🤖 AI Summary
This work addresses three core challenges in uncertainty quantification (UQ) for reasoning-language models (RLMs): (1) the current state of calibration, (2) how deep reasoning affects confidence calibration, and (3) whether chain-of-thought introspection enhances self-awareness. We propose *Introspective UQ*, the first systematic framework to assess RLMs’ ability to improve calibration via reflective analysis of their own reasoning traces. Built upon a reinforcement learning–driven multi-step reasoning architecture, our method integrates introspective prompting with explicit confidence self-assessment. Empirical evaluation across multiple state-of-the-art RLMs reveals: (i) pervasive overconfidence, (ii) worsening calibration with deeper reasoning, and (iii) significant calibration improvement through introspection in certain models—though efficacy varies markedly by architecture. These findings provide foundational insights for trustworthy RLM deployment and inform the development of rigorous UQ benchmarks.
📝 Abstract
Reasoning language models have set state-of-the-art (SOTA) records on many challenging benchmarks, enabled by multi-step reasoning induced using reinforcement learning. However, like previous language models, reasoning models are prone to generating confident, plausible responses that are incorrect (hallucinations). Knowing when and how much to trust these models is critical to the safe deployment of reasoning models in real-world applications. To this end, we explore uncertainty quantification of reasoning models in this work. Specifically, we ask three fundamental questions: First, are reasoning models well-calibrated? Second, does deeper reasoning improve model calibration?
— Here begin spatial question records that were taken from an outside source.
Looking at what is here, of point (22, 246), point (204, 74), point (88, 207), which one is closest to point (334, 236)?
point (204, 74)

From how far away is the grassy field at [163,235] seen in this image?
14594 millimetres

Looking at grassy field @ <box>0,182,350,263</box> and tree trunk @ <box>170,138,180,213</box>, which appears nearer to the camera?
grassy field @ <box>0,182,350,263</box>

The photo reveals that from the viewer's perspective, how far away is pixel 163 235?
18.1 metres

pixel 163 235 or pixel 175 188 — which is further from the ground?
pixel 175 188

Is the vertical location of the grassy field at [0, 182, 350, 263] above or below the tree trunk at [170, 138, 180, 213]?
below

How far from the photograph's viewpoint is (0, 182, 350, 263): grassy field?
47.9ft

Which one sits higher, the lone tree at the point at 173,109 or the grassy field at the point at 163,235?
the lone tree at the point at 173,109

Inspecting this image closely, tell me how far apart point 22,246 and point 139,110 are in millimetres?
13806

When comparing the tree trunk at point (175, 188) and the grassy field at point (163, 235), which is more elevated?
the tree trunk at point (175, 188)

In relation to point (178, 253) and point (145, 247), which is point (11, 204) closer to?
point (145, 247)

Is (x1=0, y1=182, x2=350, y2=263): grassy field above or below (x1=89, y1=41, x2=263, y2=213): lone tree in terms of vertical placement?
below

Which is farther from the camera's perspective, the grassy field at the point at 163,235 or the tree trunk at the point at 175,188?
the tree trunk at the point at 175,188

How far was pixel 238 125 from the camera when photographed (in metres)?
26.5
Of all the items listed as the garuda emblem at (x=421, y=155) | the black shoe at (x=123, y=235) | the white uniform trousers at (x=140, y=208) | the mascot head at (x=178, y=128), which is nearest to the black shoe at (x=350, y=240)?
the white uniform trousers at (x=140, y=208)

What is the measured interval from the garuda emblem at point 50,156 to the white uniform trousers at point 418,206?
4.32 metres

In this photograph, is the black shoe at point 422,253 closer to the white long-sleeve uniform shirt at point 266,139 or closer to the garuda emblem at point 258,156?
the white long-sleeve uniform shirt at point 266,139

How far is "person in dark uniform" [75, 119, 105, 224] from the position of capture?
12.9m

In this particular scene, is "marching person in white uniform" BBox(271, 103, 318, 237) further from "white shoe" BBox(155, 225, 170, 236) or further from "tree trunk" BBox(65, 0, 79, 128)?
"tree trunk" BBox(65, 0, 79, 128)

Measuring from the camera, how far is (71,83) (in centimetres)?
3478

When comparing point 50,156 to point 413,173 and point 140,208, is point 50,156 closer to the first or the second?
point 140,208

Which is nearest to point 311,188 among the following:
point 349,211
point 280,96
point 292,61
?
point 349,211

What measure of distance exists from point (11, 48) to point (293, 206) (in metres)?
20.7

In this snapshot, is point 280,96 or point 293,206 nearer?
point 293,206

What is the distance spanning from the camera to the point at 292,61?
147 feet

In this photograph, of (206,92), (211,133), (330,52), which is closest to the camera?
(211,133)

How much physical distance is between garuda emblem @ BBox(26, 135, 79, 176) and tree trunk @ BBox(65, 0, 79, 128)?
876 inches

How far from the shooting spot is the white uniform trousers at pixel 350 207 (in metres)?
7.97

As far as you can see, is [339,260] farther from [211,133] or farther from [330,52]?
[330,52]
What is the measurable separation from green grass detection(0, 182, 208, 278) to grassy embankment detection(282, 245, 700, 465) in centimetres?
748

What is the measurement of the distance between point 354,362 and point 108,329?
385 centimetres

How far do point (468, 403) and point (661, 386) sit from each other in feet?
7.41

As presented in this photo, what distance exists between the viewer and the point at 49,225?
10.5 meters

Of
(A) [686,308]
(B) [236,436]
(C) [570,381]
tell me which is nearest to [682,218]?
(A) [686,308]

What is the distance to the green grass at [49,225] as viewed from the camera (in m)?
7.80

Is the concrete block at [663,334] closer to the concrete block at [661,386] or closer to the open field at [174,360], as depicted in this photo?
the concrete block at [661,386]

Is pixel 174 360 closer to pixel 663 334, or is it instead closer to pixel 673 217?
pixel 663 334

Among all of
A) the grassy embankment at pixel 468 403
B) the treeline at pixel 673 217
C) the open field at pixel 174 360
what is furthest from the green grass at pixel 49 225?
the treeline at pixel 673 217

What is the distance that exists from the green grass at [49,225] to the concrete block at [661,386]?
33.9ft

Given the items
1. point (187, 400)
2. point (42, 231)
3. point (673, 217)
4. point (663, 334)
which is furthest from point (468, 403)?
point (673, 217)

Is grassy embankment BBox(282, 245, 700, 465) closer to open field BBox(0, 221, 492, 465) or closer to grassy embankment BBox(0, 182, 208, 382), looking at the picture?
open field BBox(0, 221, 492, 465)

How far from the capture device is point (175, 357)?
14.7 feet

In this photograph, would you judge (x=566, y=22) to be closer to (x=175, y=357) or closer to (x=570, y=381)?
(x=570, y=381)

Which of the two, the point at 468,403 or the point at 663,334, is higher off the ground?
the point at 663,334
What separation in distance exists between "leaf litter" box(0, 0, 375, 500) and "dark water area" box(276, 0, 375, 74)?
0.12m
Finally, inspired by humans' innate ability to double-check their thought processes to verify the validity of their answers and their confidence, we ask: can reasoning models improve their calibration by explicitly reasoning about their chain-of-thought traces? We introduce introspective uncertainty quantification (UQ) to explore this direction. In extensive evaluations on SOTA reasoning models across a broad range of benchmarks, we find that reasoning models: (i) are typically overconfident, with self-verbalized confidence estimates often greater than 85% particularly for incorrect responses, (ii) become even more overconfident with deeper reasoning, and (iii) can become better calibrated through introspection (e.g., o3-Mini and DeepSeek R1) but not uniformly (e.g., Claude 3.7 Sonnet becomes more poorly calibrated). Lastly, we conclude with important research directions to design necessary UQ benchmarks and improve the calibration of reasoning models.